- Insiders spoke to successful real estate investors who started with practically nothing.
- Their tips for saving for a down payment include setting goals and tracking your expenses.
- They also focused on increasing revenue to save more and reach their goals faster.
Buying a property requires upfront cash – in most cases, you need money for a down payment and closing costs. Also, it’s smart to have an emergency fund for any maintenance issues or unexpected costs that might arise.
If you are in debt or have nothing to spare, buying a property is not completely out of the question. A lot of real estate investors that Insiders spoke to started out in the red or with no money in savings.
Here are three strategies successful investors have used to save enough money to afford their first home. Insider verified each investor’s claims regarding ownership of the property and payment of the debt.
1. Set a clear and specific goal
Sean Allen lived in the red for years before taking seriously his debt and investing in real estate.
The turning point for him came when he thought about what he wanted his future to be. His vision was clear – to build wealth through real estate – and to do that, he needed to eliminate his high-interest debt and then save for a down payment.
“Sit back and view,” advised Allen, who has paid off $ 81,000 in debt over 1.5 years, owns six properties in California and North Carolina, and has amassed net worth of over $ 1 million. “What do you really see yourself doing at 30, 40 or 50? Ask yourself if what you are doing now aligns with that vision. Because every decision you make will bring you closer to or further away from that vision.”
Take it one step further and create a vision board, he said. Then, write down specific goals that will help you make your vision a reality. If you want to save enough to afford a down payment on a home, calculate exactly how much you will need based on house prices in your area. If you want to put 10% off a $ 200,000 home, for example, that’s $ 20,000. So, set a goal for when you want to have that money. If you want to buy in a year, that means you need to save around $ 1,700 per month.

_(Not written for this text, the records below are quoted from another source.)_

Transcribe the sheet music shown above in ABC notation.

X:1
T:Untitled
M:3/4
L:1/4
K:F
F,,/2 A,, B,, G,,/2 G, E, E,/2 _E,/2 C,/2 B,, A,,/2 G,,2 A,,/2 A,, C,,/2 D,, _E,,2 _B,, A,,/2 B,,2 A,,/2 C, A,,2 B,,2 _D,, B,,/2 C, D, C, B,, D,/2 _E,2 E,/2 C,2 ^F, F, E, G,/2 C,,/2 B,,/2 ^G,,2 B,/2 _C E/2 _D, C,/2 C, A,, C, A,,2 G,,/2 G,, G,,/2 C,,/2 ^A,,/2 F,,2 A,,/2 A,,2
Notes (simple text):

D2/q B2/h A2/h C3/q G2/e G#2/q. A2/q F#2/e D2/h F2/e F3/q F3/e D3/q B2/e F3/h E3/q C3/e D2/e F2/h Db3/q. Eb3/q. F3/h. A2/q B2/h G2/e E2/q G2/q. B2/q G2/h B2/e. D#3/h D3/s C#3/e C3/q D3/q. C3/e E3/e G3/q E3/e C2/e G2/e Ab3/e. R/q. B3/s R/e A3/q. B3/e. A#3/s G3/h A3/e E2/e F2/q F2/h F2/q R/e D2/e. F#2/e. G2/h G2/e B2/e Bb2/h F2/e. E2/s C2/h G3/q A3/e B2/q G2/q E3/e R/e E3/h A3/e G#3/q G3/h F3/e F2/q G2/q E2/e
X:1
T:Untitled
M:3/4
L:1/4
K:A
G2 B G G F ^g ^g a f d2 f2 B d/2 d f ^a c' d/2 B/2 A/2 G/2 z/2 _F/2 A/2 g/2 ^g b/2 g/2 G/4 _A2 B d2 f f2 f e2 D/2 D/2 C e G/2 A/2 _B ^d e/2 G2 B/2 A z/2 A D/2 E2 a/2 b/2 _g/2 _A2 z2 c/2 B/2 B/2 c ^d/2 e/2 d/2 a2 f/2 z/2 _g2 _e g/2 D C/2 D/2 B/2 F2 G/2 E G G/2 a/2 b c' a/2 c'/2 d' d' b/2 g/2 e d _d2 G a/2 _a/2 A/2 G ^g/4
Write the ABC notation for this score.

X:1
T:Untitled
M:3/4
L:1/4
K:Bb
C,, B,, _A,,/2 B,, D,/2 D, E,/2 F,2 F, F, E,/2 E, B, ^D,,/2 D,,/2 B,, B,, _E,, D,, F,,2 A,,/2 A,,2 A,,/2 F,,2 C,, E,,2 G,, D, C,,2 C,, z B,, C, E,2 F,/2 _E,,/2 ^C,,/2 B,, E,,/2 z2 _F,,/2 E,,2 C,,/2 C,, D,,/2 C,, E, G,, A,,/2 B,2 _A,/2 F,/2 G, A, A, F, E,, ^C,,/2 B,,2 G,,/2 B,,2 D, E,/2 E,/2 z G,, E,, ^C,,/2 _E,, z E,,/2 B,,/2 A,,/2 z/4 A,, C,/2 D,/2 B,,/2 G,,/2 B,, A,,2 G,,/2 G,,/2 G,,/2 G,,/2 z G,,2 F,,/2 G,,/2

“I’ve always had a written goal plan with a vision statement,” Allen said. “Goals lead you towards your vision, so write them down.”
2. Evaluate your spending habits
Another step Allen took was to keep his expenses in check.
He started by tracking his finances, he said, “I put together a spreadsheet that tracks bills and income so I could see where my money was going and how I could plan better.”
Tracking his expenses helped him better understand where he could cut. For example, after looking at his credit card statements, he found 28 recurring charges and cut them down to the 18 or so he really needed. Plus, it eliminated costly travel habits: “I stopped spending money on plane tickets and took the Greyhound. I drove a rundown car that didn’t have a car ticket. I went up to 340,000 miles. Nobody would have rode with me but saved a lot of money. “
New York-based investors Ali and Josh Lupo, who also started deep in debt before buying their first property, say keeping track of their expenses has been incredibly revealing.
“A few years ago, we thought we had a good idea of what we were doing and spending, but when we started tracking it, we realized our numbers were completely out of place,” Josh said.
Once they figured out where their money was going, they were able to implement lifestyle changes that allowed them to cut back significantly, Ali added: “Is it really important to have a good idea of: how much do I earn each month? How much do I earn expenses? What debts do I have? What assets do I have? You want to get an idea of where your money is going so that you can optimize it. “
3. Overtime work
The more money you have, the more you can set aside for your future home.
Most of the real estate investors Insider spoke to, including Allen and the Lupos, spent extra hours on their daily work or started a hustle and bustle to reach their goals faster.
Allen renewed his resume business, Sean’s Resume Shop, which he started in 2013, and earned certification as a career coach. He has brought in up to $ 2,200 a month by doing career coaching and helping people write their resumes, he said. Besides, he still earned a salary from his full-time job.
He continued to coach even after paying off his debt. The additional money helped him grow his real estate portfolio.
Seattle-based investor Mike Newton, who had nothing to his name before building a 10-unit portfolio, worked overtime when he was saving up for his first property.
“I worked 90 hours a week and saved every penny until I had the money I needed,” said Newton, who works full-time in law enforcement as a state agent and member of the SWAT team.
The combination of increasing his income and living frugally saved him $ 30,000 in about six months, enough to cover the initial costs of his first home.
Dion McNeeley, who also resides and invests in Washington state, lived from pay to pay for years before he could afford to invest in real estate. Thanks to overtime and various side jobs, he saved $ 20,000 over two years to buy his first real estate investment. He now has a 16-unit real estate portfolio and considers himself financially independent.
Think beyond your daily work, McNeeley encouraged: “The mistake many people make is selling their lives one hour at a time and not realizing that you make a lot more money when you get paid for the value you produce.”